One of the boys was the son of an infamous double agent, and the CIA had faked his death and legally adopted him in order to develop him as a sleeper operative. RUMOR.
Dr. Steve had broken Madame Dabney's heart in a bitter love triangle with a Pakistani belly dancer in the Champagne region of France. RUMOR (probably).
And two things were absolutely, positively true: 1) There was so much talking in the common room at all hours of the night that even a highly dedicated operative couldn't get much sleep. And 2) Early morning grooming rituals start way earlier at a school where actual boys attend.
So that's why I was struggling to keep my eyes open as I sat down beside Macey in the Grand Hall one Friday morning.
"Did you know that Jonas was a finalist for the Fieldstein Honor last year?" Liz asked in Japanese but then switched to English. "Isn't that really…wow."
At the end of the table, Courtney Bauer and Anna Fetterman were making plans to highlight each other's hair using materials from the chemistry labs. (Note to self: never let Courtney Bauer and Anna Fetterman near your hair.) Mick Morrison and Bex were talking about a truly impressive Mankato Maneuver that Grant had demonstrated the day before in P&E.
Then someone pushed onto the bench beside me. "Ne, Cammie, Zach toha donattenno?" Tina Walters asked.
Okay, at this point I should probably point out that it was early, I hadn't gotten a lot of sleep the night before, and different phrases can take on very different meanings in foreign languages; but despite all that, I could have sworn that Tina Walters had just asked me if there was "something going on" with me and Zach. And I'm pretty sure that by "something," she wasn't referring to any kind of extra credit assignments!
"Tina!" I gasped, because I could see that Zach was only twenty feet away, deep in conversation with Mr. Solomon at the waffle bar. "What are you talking about?"
"You know," Tina said, nudging me. "Don't look now. He's staring at you."

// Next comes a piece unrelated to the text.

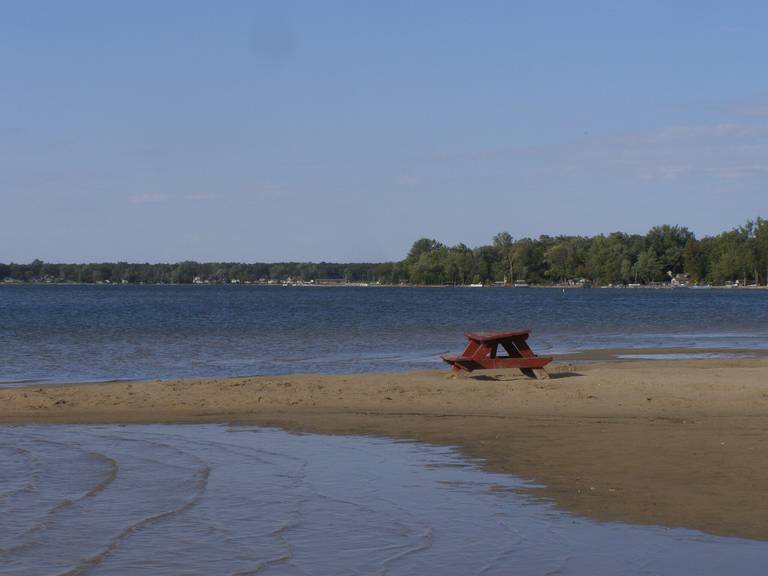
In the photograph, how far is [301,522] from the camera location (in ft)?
33.0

Well, I don't know how normal girls react to the "Don't look now" command, but spy girls are trained to find the nearest reflective surface (which was the sterling-silver orange juice pitcher) and look.

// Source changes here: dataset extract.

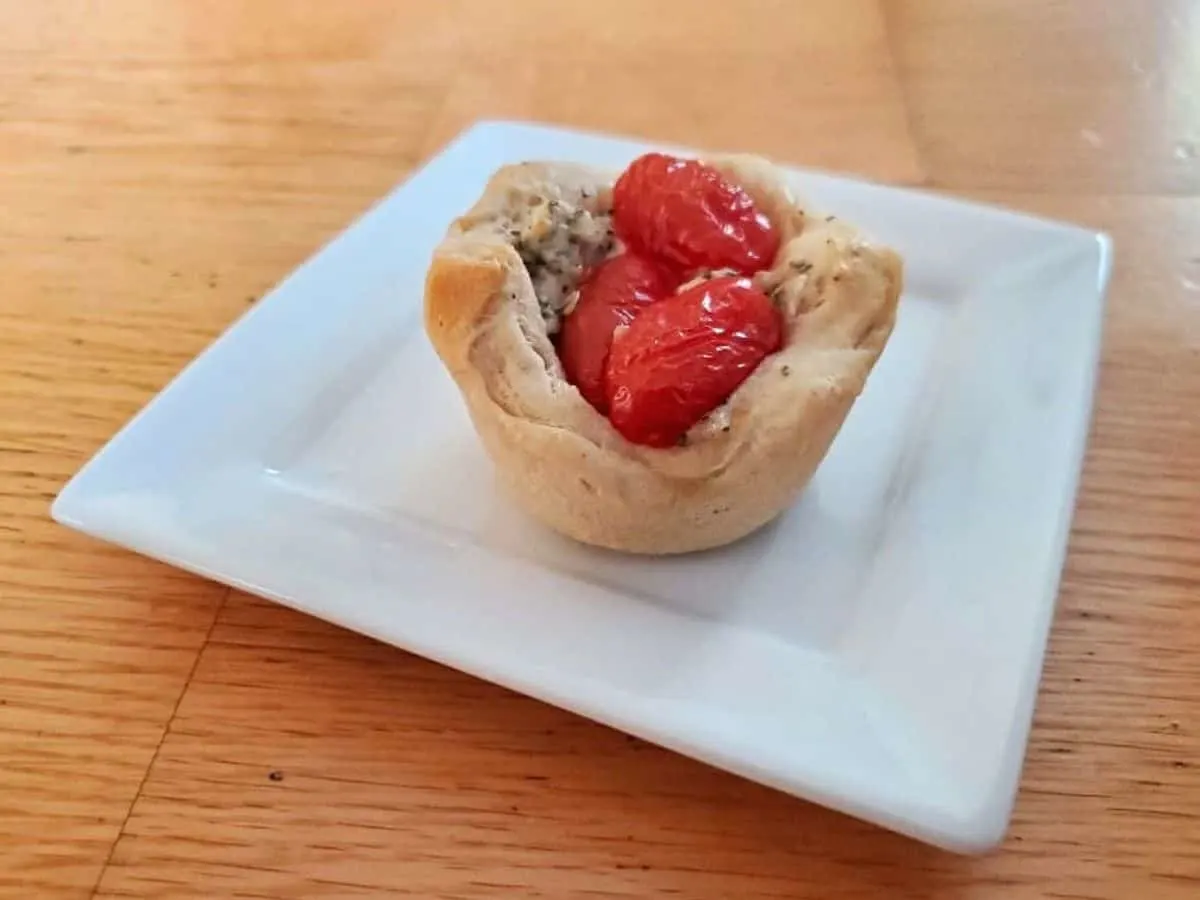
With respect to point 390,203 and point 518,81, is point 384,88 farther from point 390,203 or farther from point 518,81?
point 390,203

Zach was studying me. But Mr. Solomon was, too.
"So," Tina asked again, "do you like him?"
She couldn't be serious. Then I looked up and down the long table of eavesdropping girls, and realized she was totally serious!
I couldn't believe she was asking me that. In the Grand Hall. With boys…everywhere! It was as if Tina didn't know that it's standard protocol to do a basic security sweep and activate a bug scrambler before engaging in conversations that classified. I mean, sure, it was pretty loud in here, but the Blackthorne Institute could very well have an excellent lip-reading curriculum.

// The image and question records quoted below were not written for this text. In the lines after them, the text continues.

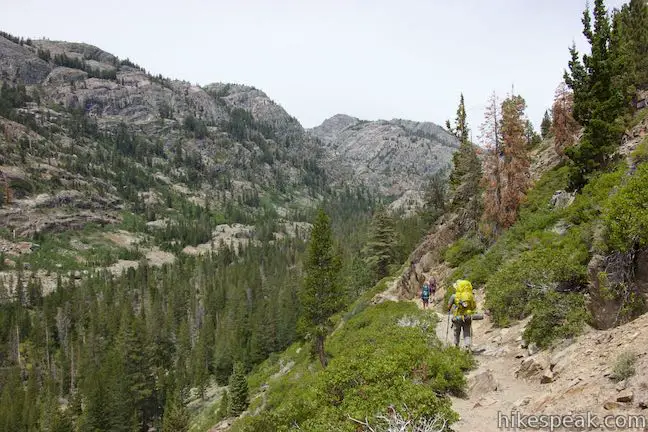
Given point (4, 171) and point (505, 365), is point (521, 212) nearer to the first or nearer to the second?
point (505, 365)

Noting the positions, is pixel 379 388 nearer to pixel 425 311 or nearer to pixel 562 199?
pixel 425 311

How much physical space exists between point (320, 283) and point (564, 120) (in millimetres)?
25277

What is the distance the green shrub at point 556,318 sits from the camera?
1358 centimetres

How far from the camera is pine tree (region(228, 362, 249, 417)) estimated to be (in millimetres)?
57781

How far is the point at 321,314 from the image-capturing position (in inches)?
1492

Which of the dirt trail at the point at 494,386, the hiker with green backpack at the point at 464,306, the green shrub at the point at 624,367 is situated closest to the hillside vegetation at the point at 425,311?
the green shrub at the point at 624,367

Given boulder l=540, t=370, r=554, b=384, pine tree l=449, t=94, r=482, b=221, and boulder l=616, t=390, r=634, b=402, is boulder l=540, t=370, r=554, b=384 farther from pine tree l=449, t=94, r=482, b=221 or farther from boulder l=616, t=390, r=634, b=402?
pine tree l=449, t=94, r=482, b=221

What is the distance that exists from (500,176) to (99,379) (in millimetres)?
76166

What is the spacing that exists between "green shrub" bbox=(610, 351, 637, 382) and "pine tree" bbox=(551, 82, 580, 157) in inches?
1188

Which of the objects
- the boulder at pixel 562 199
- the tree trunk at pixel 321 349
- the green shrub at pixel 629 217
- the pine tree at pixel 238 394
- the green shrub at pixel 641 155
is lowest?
the pine tree at pixel 238 394

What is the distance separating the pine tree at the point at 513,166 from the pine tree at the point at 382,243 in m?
30.7

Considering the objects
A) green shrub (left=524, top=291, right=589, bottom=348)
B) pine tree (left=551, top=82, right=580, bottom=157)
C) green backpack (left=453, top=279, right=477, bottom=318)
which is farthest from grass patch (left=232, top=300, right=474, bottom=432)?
pine tree (left=551, top=82, right=580, bottom=157)

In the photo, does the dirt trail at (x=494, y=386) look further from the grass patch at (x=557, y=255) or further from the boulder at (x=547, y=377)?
the grass patch at (x=557, y=255)

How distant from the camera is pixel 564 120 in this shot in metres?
35.3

But did Tina consider that? No. She just leaned closer, looking almost as excited as the time she'd found out Professor Buckingham had spent the summer organizing security for Prince William, and said, "Because, according to my research, you technically have dibs on Zach, since you talked to him first. If you want him."
Gallagher Girls study. We prepare. We never do anything halfway. But most of all, we don't let anyone—not even fifteen Blackthorne Boys—come between us.
"Tina," I said slowly as I leaned over the table and practically whispered the words, "I officially relinquish my claim to Zach."
Tina smiled and nodded. Everyone went back to breakfast.
"They'll get over it."
The voice was so faint I thought I might have dreamed it. Then I saw Macey McHenry—the girl who had actually been stopped on the streets of New York and offered a shot at being on the cover of Vogue—sitting there in a wrinkled uniform with her hair in a ponytail, reading the newest Journal of Extreme Extractions.
"The boy thing—the new—it'll wear off," Macey said, not noticing that three boys at the eighth grade table were staring at her, not caring that she was the only girl in the entire room without a trace of makeup.
It was as if a virus had been injected into our school, but Macey'd known about a thousand boys before she'd come here. And I'd known Josh. The two of us had been exposed to boys before, so we had built up antibodies. We were, in a word, immune.